China reported more than 20,000 new COVID-19 cases yesterday alone. At least 6,000 of those infections were detected in the Guangdong Province, which borders Macau and Hong Kong in the Pearl River Delta region.
Rebound Needed to Support Investments
Macau is reviewing applications from seven gaming firms interested in receiving a license to operate in the Chinese enclave for a 10-year period beginning in 2023. The concessions for the current six operators expire at the end of the year.
Macau’s local government has opted to keep its gaming industry in its current six-player arrangement. The half-dozen companies that have already invested tens of billions of dollars into their integrated resorts downtown and on the Cotai Strip are heavy favorites to receive the coveted permits. Genting Malaysia is the newcomer that faces the longest odds of being granted market entry.

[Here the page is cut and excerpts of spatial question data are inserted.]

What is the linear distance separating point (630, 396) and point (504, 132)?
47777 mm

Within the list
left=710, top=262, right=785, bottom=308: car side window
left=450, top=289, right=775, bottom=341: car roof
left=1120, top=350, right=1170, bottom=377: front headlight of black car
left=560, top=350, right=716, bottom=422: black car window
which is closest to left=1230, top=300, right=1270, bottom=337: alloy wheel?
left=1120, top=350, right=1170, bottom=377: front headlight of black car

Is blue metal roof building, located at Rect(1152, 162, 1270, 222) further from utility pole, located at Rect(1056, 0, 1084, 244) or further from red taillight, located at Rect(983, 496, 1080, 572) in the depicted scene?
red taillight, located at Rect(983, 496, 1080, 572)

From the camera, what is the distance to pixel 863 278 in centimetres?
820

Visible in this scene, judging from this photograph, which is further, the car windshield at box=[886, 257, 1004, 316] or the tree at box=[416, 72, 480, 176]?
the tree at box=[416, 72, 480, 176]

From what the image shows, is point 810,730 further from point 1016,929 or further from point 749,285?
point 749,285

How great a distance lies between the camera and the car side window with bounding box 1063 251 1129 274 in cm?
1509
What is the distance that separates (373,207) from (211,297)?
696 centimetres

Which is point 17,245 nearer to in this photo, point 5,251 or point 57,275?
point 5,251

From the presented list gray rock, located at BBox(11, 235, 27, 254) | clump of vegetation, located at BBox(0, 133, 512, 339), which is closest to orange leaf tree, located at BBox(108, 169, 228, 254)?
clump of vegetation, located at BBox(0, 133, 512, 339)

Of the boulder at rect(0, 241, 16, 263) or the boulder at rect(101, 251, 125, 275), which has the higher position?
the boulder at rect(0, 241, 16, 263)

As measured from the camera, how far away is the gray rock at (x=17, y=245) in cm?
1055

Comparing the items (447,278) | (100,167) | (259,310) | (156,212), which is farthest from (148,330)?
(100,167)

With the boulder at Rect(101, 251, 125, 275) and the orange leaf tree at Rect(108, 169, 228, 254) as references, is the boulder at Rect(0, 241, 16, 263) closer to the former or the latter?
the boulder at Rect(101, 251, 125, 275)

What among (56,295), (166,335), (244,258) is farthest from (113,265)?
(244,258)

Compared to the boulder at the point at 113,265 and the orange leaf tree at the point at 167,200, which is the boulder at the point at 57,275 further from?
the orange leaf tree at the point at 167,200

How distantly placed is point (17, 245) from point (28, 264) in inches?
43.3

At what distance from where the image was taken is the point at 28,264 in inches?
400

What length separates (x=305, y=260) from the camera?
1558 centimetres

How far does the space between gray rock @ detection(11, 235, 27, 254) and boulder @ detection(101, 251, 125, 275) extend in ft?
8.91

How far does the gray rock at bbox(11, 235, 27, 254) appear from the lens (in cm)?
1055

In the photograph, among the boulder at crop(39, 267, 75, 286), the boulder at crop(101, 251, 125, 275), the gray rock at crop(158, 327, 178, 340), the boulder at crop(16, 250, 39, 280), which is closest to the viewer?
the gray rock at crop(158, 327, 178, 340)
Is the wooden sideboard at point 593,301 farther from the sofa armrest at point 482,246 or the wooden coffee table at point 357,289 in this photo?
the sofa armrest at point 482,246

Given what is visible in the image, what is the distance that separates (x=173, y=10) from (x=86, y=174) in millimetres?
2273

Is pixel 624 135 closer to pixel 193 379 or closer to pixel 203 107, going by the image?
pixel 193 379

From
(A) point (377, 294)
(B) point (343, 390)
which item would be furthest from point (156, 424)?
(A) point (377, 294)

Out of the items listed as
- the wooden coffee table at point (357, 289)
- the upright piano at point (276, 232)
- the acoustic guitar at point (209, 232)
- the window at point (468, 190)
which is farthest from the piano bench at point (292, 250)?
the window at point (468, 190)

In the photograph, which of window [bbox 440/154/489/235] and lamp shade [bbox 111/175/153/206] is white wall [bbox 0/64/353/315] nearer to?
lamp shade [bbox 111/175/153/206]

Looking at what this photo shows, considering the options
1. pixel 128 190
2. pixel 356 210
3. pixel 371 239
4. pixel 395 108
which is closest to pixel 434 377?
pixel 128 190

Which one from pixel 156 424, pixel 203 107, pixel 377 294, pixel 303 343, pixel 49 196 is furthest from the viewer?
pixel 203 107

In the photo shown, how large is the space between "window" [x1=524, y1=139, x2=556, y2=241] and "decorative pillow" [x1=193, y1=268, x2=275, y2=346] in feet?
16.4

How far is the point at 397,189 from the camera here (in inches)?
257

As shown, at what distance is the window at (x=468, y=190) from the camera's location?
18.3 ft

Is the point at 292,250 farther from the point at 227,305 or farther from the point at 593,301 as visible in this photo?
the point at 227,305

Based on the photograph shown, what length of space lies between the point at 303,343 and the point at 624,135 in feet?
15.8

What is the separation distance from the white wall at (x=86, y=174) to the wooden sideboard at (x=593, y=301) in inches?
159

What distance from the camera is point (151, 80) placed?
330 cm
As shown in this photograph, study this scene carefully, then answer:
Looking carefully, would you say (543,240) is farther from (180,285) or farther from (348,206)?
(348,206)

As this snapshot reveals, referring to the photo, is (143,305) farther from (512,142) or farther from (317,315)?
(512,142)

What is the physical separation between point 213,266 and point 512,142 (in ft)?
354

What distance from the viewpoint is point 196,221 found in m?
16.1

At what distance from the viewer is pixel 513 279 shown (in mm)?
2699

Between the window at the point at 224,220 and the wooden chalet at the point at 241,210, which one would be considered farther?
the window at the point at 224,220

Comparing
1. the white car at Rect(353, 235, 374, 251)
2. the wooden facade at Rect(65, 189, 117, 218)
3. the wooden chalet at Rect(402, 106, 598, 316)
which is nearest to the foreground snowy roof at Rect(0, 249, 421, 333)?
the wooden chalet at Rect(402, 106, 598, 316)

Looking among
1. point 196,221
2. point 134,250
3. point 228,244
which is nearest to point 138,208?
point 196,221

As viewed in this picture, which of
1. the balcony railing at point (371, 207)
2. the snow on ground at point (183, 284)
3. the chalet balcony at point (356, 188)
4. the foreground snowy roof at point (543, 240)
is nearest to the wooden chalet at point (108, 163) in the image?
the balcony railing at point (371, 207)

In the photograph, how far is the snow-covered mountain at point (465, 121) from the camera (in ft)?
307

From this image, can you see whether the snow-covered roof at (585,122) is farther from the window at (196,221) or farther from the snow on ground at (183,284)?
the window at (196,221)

The six that gain the 2023-2033 gaming licenses will need to jointly invest at a minimum of 100 billion patacas (US$12.4 billion) during the life of the concessions. That comes out to roughly $2 billion per licensee.
The bulk of that investment capital will presumably be used for non-gaming amenities. Under its next gaming law, Macau is encouraging its licensed casino operators to diversify their operations with more of a MICE focus (meetings, incentives, conferences, and exhibits).
But, of course, to warrant the construction of more large meeting rooms and exhibition floors in Macau, China will need to more easily allow mainlanders and foreigners to travel to the region without lengthy quarantines and cumbersome testing requirements.